Local banks can be good, but they usually aren’t the best choice, in my opinion. They typically have a limited subset of ATMs that you can use without a fee, and have very limited online bill pay, if anything. The good side to a local bank is that you should expect great customer service.
Credit unions are usually a good choice. They usually have fewer fees, and care about their customers (since you are typically a part owner in a credit union when you sign up for an account). The customer service is usually good, but find out for sure before signing up. They are typically local, but some offer a refund on any ATM fees you would have to pay to a third party ATM. Ask people that live near you what credit union they use, and their experience with them. Find out if they have online bill pay, and try to take a test drive to see how cumbersome it is to use.
Big banks (such as Bank of America) usually have a great online bill pay system, but offer horrendous customer service. I’ve experienced this myself. We were Bank of America customers for years, but when I finally had to utilize the customer service, I fired them. I kept them around for so long because their online bill pay was easy to use, and I already had everything set up in there. When they made me set up my accounts from scratch, and pay for new checks again, I left. They charged fees for a lot of things (checks, overage “protection,” transferring money to a non BoA account, monthly maintenance fees, etc).

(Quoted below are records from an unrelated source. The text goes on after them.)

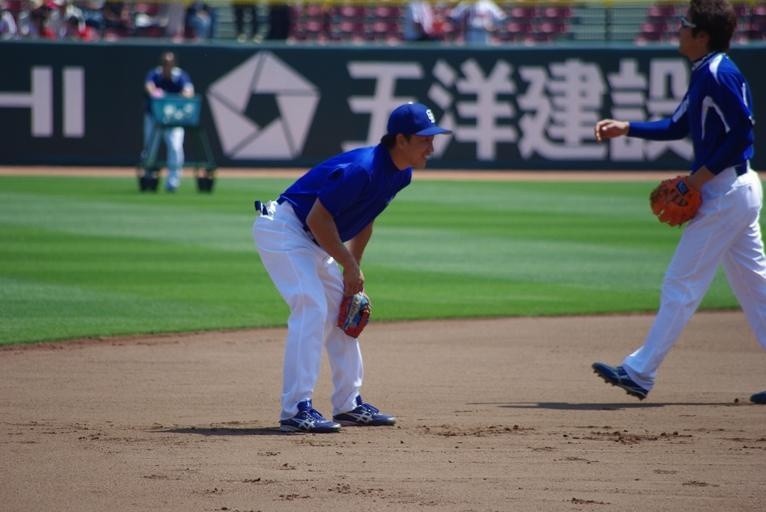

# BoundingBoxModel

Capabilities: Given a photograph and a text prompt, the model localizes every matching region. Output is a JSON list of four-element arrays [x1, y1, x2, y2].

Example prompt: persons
[[253, 99, 453, 432], [142, 53, 194, 191], [591, 0, 766, 406], [405, 1, 509, 43], [0, 0, 293, 42]]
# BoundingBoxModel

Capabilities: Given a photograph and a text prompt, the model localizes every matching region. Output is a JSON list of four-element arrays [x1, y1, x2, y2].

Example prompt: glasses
[[680, 17, 697, 30]]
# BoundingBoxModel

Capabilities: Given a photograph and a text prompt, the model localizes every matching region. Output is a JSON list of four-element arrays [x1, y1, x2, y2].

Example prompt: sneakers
[[592, 361, 649, 400], [750, 390, 765, 404], [279, 399, 342, 433], [333, 395, 397, 426]]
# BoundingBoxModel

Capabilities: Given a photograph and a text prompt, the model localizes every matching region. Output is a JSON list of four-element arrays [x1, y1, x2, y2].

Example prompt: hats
[[386, 102, 453, 138]]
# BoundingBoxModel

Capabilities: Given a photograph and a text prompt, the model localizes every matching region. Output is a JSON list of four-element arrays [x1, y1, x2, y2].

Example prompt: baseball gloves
[[650, 175, 702, 226], [337, 291, 370, 338]]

I don’t use checks for much, but it’s still nice to have them around. Some online banks (such as Charles Schwab) offer completely free checking accounts. Even the checks are free. You have to have an investment account with their free checking, but that’s not that big of a deal. You can hide the account online if you really want, so you’ll never even see it. You don’t have to have any money in it either, so you can pretend that it doesn’t even exist. There’s no minimum amount that you have to keep in the account, and no monthly maintenance fees. You even get paid a small interest rate each month, as an added bonus. The downside to an online bank is depositing money. Schwab gives you envelopes to mail in a deposit, and you can deposit checks via their mobile app (I love that feature!). Schwab also refunds ATM fees, so you can always get cash if you need it. Capital One 360 has something similar, but I only have a savings account there.
I think our setup is pretty ideal. We have Schwab for our online checking account where we do all of our bill pay and daily transactions, and we have a local credit union that handles our savings account through a high interest checking account. If we need cash, I will use the credit union, and try to use one of their ATMs (although they do refund any ATM fees). I deposit any checks we get through the Schwab mobile app, which is even easier than going to an ATM (since you can deposit checks from your living room in your pajamas if you want). I have envelopes to send a deposit in, but have never used them. I’d probably go deposit the money in my credit union if it’s over their $1000 daily deposit limit on the mobile app, or if the mobile app won’t accept the check for some reason.
When looking to switch banks, make sure you get one with no fees. You should never have to pay any sort of a fee for a bank to hold on to your money. There are just too many options out there that make fees obsolete. Good luck picking out a new bank!